_PROBLEMS TO SOLVE_:
a - In the passage on the rise of intelligence, what seems to spark technological intelligence?
b - Return the stretch of the passage on the rise of intelligence from "John Barrow is" through "advancement of others.", copied word for word.

_PASSAGE_:
• • • •

John Barrow is wrong.

 

The evidence on Earth suggests that primitive intelligence is inevitable once you have evolved larger life forms as we have observed a wide variety of species that have complex social interactions and language. It is tool use that seems to spark the rise of technological intelligence.

 

That level of intelligence, however, is a lot like the movie 'Highlander' -- there can be only one. This is because technological species expand so rapidly that they effectively stunt the advancement of others.

 

So the real question is "how common is tool use?". There are several examples of this among Earth species, so I suspect it is also very common in the universe. If humans magically disappeared tomorrow, we'd likely have technological chimpanzees in another two million years.

 

Pierre Boulle was right.

• • • •

_SUPPLIED ENTRIES_:

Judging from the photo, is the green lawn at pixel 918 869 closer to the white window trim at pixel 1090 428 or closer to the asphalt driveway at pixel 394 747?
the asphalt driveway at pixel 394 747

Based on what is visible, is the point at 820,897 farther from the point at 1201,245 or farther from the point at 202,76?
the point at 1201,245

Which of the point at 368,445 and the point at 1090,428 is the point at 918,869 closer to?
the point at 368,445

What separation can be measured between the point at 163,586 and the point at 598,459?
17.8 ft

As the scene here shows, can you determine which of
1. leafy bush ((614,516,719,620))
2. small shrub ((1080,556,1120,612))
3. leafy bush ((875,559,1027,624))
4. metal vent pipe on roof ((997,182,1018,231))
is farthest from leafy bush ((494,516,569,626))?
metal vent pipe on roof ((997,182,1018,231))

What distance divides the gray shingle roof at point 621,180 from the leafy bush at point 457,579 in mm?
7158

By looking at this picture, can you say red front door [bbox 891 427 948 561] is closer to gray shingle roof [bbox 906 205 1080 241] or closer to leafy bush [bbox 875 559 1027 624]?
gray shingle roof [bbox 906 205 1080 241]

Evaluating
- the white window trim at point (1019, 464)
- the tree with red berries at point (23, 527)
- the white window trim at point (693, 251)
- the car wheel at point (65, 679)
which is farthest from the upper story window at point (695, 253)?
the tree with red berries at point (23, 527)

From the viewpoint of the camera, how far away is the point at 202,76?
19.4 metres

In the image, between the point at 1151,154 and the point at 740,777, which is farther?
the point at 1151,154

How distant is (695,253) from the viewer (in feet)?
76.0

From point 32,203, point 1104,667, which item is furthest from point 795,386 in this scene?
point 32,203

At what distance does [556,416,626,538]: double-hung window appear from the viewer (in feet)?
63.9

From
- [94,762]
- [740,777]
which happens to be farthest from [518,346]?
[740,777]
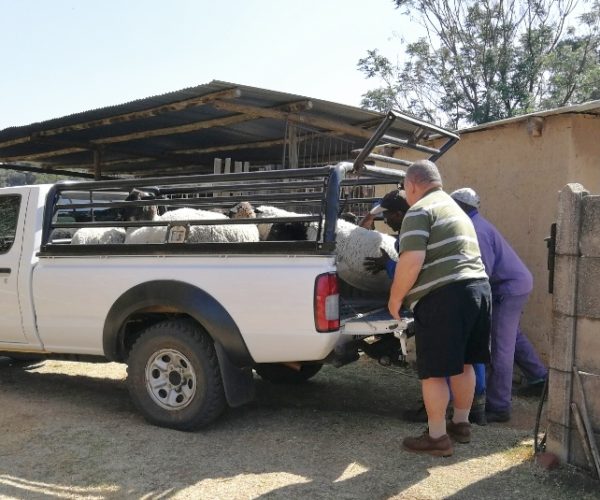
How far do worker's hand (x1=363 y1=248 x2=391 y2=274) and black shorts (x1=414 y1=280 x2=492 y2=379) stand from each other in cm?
58

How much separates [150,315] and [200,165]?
9.39m

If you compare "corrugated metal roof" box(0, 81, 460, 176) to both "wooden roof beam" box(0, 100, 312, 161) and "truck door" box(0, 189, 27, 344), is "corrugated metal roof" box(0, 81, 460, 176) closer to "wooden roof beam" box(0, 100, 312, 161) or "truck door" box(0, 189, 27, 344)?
"wooden roof beam" box(0, 100, 312, 161)

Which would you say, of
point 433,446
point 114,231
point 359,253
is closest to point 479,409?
point 433,446

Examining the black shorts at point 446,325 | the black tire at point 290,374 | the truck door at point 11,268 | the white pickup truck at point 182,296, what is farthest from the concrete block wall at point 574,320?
the truck door at point 11,268

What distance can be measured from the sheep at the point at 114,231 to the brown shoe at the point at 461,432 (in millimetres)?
2834

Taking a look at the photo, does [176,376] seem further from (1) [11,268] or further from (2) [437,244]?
(2) [437,244]

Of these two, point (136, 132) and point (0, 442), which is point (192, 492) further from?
point (136, 132)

• • • •

_ANSWERS IN ORDER_:
a - Tool use

b -
John Barrow is wrong.

 

The evidence on Earth suggests that primitive intelligence is inevitable once you have evolved larger life forms as we have observed a wide variety of species that have complex social interactions and language. It is tool use that seems to spark the rise of technological intelligence.

 

That level of intelligence, however, is a lot like the movie 'Highlander' -- there can be only one. This is because technological species expand so rapidly that they effectively stunt the advancement of others.